[start]

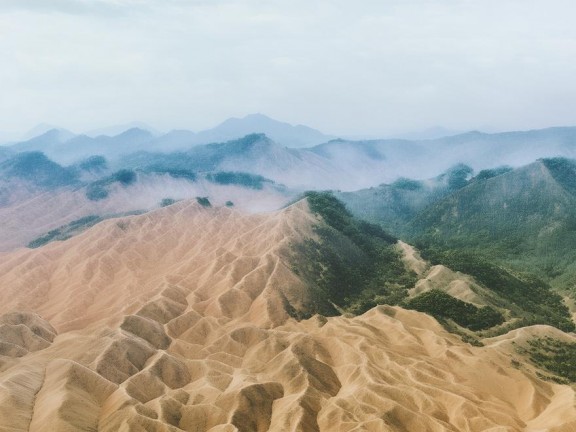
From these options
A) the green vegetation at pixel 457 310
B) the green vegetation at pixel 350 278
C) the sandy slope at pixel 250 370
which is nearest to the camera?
the sandy slope at pixel 250 370

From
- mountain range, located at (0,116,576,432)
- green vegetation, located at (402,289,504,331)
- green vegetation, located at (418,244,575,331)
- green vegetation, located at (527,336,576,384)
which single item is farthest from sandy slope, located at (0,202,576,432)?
green vegetation, located at (418,244,575,331)

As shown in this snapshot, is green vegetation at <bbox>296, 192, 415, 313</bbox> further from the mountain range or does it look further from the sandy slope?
the sandy slope

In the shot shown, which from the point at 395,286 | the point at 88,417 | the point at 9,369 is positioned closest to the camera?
the point at 88,417

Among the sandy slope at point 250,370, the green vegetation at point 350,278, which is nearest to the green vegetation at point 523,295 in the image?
the green vegetation at point 350,278

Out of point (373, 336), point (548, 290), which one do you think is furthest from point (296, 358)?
point (548, 290)

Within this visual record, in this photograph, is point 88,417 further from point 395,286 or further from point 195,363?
point 395,286

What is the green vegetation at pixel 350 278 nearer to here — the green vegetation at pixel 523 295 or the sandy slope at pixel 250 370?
the sandy slope at pixel 250 370
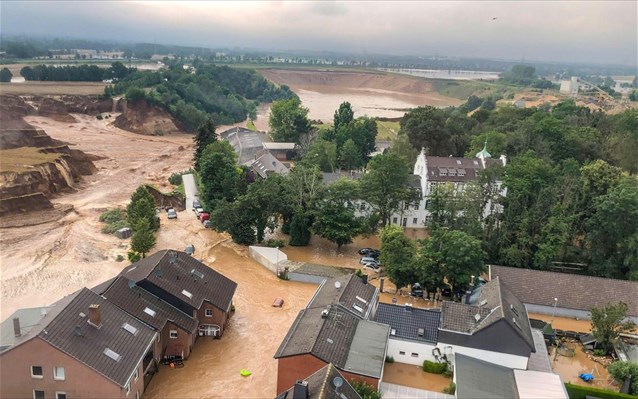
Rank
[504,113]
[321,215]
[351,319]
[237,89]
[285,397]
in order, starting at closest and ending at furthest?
1. [285,397]
2. [351,319]
3. [321,215]
4. [504,113]
5. [237,89]

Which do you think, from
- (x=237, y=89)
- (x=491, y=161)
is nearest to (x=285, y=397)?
(x=491, y=161)

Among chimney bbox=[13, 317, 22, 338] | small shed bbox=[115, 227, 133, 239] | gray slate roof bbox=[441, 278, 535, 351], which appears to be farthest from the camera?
small shed bbox=[115, 227, 133, 239]

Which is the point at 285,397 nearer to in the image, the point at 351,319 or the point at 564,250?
the point at 351,319

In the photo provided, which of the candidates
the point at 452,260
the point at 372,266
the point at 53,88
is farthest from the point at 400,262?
the point at 53,88

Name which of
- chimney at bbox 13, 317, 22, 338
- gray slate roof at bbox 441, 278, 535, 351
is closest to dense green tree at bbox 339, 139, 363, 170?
gray slate roof at bbox 441, 278, 535, 351

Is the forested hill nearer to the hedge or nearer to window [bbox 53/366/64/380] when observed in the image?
window [bbox 53/366/64/380]

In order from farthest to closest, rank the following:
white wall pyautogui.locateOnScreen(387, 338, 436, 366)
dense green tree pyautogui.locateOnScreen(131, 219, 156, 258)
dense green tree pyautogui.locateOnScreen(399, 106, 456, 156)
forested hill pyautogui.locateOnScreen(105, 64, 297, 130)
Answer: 1. forested hill pyautogui.locateOnScreen(105, 64, 297, 130)
2. dense green tree pyautogui.locateOnScreen(399, 106, 456, 156)
3. dense green tree pyautogui.locateOnScreen(131, 219, 156, 258)
4. white wall pyautogui.locateOnScreen(387, 338, 436, 366)

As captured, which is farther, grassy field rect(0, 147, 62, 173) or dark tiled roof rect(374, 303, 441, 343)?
grassy field rect(0, 147, 62, 173)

[end]

#### Task requirements
Pictures in the records above are left out; print everything else exactly as written.

#### Full response
From these options
A) the green vegetation at pixel 457 310
B) the green vegetation at pixel 350 278
C) the sandy slope at pixel 250 370
which is nearest to the camera?
the sandy slope at pixel 250 370

From
- mountain range, located at (0,116,576,432)
- green vegetation, located at (402,289,504,331)
- green vegetation, located at (418,244,575,331)
- green vegetation, located at (527,336,576,384)
which single item is farthest from sandy slope, located at (0,202,576,432)?
green vegetation, located at (418,244,575,331)

As shown in this snapshot, is green vegetation at <bbox>296, 192, 415, 313</bbox> further from the mountain range or does it look further from the sandy slope?
the sandy slope

In the shot shown, which from the point at 395,286 | the point at 88,417 | the point at 9,369 is positioned closest to the camera?
the point at 88,417

Among the sandy slope at point 250,370, the green vegetation at point 350,278, which is nearest to the green vegetation at point 523,295 in the image?
the green vegetation at point 350,278

Out of point (373, 336), point (548, 290), which one do you think is furthest from point (296, 358)?
point (548, 290)

Within this visual record, in this photograph, is point 88,417 further from point 395,286 or further from point 195,363?
point 395,286

What is the green vegetation at pixel 350 278 nearer to here — the green vegetation at pixel 523 295 or the sandy slope at pixel 250 370?
the sandy slope at pixel 250 370
Rank
[504,113]
[321,215]
[351,319]
[237,89]
[285,397]
in order, starting at closest and ending at furthest?
1. [285,397]
2. [351,319]
3. [321,215]
4. [504,113]
5. [237,89]

Which do you think, from
- (x=237, y=89)
- (x=491, y=161)
is nearest to (x=285, y=397)?
(x=491, y=161)

Among chimney bbox=[13, 317, 22, 338] | small shed bbox=[115, 227, 133, 239] | gray slate roof bbox=[441, 278, 535, 351], which appears to be farthest from the camera?
small shed bbox=[115, 227, 133, 239]

Which is the point at 285,397 nearer to in the image, the point at 351,319 or the point at 564,250?
the point at 351,319

In the photo provided, which of the candidates
the point at 452,260
the point at 372,266
the point at 53,88
is farthest from the point at 400,262?
the point at 53,88

Name which of
- chimney at bbox 13, 317, 22, 338
- gray slate roof at bbox 441, 278, 535, 351
is closest to dense green tree at bbox 339, 139, 363, 170?
gray slate roof at bbox 441, 278, 535, 351

Is the forested hill nearer to the hedge or nearer to window [bbox 53/366/64/380] when observed in the image?
window [bbox 53/366/64/380]

In order from farthest to closest, rank the following:
white wall pyautogui.locateOnScreen(387, 338, 436, 366)
dense green tree pyautogui.locateOnScreen(131, 219, 156, 258)
dense green tree pyautogui.locateOnScreen(399, 106, 456, 156)
forested hill pyautogui.locateOnScreen(105, 64, 297, 130)
Answer: 1. forested hill pyautogui.locateOnScreen(105, 64, 297, 130)
2. dense green tree pyautogui.locateOnScreen(399, 106, 456, 156)
3. dense green tree pyautogui.locateOnScreen(131, 219, 156, 258)
4. white wall pyautogui.locateOnScreen(387, 338, 436, 366)

As captured, which is farther, grassy field rect(0, 147, 62, 173) or dark tiled roof rect(374, 303, 441, 343)?
grassy field rect(0, 147, 62, 173)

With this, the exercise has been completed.